→ **PAGE**
....

Direct Injection of DRI Fines in Electric Arc Furnaces: The ArcelorMittal Hamburg Experience

Introduction

Direct reduction (DR) of iron ore pellets in MIDREX^® Plants generates fine particulate material, which must be captured to reduce material loss rates and associated safety risks. Standard practice is to compact these fines into briquettes. However, at facilities where the MIDREX Plant is in close to electric arc furnace (EAF) operations, direct pneumatic injection of DRI fines may offer an attractive alternative approach.

Sources And Characteristics Of Dri Fines

DRI fines originate from two primary sources:

• 1. Dry dedusting systems: The baghouse or cyclone systems that capture particulate emissions from the reduction shaft and product discharge areas and transfer points, generating the fines fraction of material. This dust is the main source of fines that requires management.
• 2. Product screening operations: Material handling systems incorporate screening stations to remove undersize particles from the product stream. This screening occurs both after furnace discharge for fresh production and during subsequent conveying of passivated material reclaimed from silo to the steelmaking facility.

A typical particle size distribution (PSD) of DRI fines recovered from a dry dedusting system is presented in Table 1. This distribution shows a median particle size falling in the fine silt range with a significant tail of coarser particles extending into the sand fraction. The submillimeter PSD creates dusting potential during handling and requires positive containment to prevent fugitive emissions. The undersized material from screening operations exhibits a distinctly coarser distribution, with particles up to 3.5 mm.

The chemical composition of DRI fines differs significantly from that of product DRI, particularly in carbon content; DRI fines typically contain 4-6% carbon compared to about 2% in product DRI. This elevated carbon level requires consideration during EAF charge balancing, as it can impact slag chemistry and foaming behaviour.

....

→ **WRITTEN EXERCISE A**
Repeat the DRI fines page word for word from "Introduction" up to and including "that requires management.".
The DRI fines page and the records come from unrelated sources.

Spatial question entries
....

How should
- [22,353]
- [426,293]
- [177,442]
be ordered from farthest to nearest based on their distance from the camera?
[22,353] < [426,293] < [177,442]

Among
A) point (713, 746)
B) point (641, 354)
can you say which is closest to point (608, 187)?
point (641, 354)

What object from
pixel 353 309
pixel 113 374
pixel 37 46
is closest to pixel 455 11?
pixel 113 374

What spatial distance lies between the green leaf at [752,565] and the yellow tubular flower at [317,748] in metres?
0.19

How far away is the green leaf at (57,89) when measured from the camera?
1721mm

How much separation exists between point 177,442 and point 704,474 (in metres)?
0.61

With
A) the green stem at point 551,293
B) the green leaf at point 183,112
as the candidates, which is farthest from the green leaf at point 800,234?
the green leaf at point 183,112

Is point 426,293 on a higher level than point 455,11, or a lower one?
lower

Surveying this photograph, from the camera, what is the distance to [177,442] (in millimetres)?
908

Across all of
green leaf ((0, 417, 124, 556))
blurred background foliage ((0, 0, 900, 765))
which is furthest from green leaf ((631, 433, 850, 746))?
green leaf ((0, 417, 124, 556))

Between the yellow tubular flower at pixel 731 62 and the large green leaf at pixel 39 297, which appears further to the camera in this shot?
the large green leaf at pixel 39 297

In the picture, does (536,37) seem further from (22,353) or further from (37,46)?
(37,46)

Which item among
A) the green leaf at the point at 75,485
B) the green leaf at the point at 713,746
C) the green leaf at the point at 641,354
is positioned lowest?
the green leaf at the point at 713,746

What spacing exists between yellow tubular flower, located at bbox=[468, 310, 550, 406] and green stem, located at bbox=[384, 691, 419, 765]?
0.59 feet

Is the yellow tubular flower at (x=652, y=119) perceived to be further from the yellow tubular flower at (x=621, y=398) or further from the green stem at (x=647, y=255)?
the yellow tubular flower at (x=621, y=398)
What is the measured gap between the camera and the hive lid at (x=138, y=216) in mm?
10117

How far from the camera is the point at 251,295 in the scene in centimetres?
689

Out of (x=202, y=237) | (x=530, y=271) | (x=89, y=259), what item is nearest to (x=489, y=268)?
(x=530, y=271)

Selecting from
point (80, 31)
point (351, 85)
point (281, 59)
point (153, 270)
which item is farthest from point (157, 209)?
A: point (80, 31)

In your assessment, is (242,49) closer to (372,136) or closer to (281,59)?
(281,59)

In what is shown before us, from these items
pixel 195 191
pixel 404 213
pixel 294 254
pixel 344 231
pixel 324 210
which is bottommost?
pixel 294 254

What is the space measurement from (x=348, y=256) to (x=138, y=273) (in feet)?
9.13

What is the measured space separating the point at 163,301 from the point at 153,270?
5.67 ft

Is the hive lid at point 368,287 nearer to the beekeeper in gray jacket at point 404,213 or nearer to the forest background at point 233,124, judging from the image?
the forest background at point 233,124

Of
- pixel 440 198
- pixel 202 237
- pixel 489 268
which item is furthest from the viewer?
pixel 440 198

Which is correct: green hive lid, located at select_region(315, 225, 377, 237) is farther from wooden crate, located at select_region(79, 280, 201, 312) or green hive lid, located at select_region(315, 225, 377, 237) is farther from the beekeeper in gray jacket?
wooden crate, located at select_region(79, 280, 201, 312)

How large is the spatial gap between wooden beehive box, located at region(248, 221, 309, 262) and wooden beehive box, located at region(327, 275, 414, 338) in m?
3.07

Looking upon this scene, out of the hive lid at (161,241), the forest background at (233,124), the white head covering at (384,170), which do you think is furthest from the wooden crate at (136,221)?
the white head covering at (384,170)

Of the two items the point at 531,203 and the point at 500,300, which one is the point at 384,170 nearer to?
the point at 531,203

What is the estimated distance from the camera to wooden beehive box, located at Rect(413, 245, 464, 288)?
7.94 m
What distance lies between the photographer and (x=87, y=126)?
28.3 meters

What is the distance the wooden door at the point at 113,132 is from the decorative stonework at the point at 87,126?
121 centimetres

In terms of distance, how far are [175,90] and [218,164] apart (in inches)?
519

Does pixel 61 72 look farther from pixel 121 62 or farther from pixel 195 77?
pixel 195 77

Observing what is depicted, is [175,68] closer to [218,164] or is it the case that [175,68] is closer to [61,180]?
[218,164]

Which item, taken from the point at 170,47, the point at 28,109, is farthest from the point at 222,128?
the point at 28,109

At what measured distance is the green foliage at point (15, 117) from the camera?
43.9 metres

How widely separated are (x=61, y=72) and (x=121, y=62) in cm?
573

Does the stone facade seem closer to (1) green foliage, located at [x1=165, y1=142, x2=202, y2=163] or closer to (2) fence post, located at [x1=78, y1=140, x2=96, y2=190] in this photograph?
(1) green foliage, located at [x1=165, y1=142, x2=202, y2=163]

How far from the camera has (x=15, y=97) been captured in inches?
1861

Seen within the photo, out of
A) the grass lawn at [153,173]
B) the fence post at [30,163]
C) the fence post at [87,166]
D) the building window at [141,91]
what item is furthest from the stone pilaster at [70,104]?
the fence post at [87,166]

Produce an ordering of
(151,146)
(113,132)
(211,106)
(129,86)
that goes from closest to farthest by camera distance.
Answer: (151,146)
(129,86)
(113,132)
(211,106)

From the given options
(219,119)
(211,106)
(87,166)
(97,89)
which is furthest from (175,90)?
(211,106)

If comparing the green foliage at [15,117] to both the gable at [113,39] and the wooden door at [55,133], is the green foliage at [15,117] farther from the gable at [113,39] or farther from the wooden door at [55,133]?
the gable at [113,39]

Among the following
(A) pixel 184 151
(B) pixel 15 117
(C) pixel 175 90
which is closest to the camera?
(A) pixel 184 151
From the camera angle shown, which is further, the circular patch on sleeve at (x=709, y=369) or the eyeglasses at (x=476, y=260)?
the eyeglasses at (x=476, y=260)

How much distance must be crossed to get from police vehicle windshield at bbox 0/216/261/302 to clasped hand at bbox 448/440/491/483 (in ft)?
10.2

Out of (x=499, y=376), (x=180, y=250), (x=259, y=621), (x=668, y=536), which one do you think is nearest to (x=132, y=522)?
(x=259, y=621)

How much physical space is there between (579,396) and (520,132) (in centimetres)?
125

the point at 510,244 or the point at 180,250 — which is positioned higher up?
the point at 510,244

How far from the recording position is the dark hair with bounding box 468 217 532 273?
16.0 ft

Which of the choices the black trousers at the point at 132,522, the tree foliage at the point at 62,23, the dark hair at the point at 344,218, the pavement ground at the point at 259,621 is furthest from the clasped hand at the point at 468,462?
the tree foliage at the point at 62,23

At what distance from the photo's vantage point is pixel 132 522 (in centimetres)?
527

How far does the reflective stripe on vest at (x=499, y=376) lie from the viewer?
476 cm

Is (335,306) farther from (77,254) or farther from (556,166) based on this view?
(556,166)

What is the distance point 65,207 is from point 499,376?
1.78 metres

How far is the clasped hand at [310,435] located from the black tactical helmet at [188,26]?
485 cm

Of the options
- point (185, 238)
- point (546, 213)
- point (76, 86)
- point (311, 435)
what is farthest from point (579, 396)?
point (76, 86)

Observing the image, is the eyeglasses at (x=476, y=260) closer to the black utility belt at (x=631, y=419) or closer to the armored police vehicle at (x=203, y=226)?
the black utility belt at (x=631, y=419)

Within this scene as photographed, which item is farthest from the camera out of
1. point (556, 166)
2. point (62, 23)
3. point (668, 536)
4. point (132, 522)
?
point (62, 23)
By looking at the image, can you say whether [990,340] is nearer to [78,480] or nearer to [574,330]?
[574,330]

....

→ **WRITTEN EXERCISE B**
Tally the lines of the records that contain the string "white", and give only that number.

→ **WRITTEN ANSWER A**
Introduction

Direct reduction (DR) of iron ore pellets in MIDREX^® Plants generates fine particulate material, which must be captured to reduce material loss rates and associated safety risks. Standard practice is to compact these fines into briquettes. However, at facilities where the MIDREX Plant is in close to electric arc furnace (EAF) operations, direct pneumatic injection of DRI fines may offer an attractive alternative approach.

Sources And Characteristics Of Dri Fines

DRI fines originate from two primary sources:

• 1. Dry dedusting systems: The baghouse or cyclone systems that capture particulate emissions from the reduction shaft and product discharge areas and transfer points, generating the fines fraction of material. This dust is the main source of fines that requires management.

→ **WRITTEN ANSWER B**
2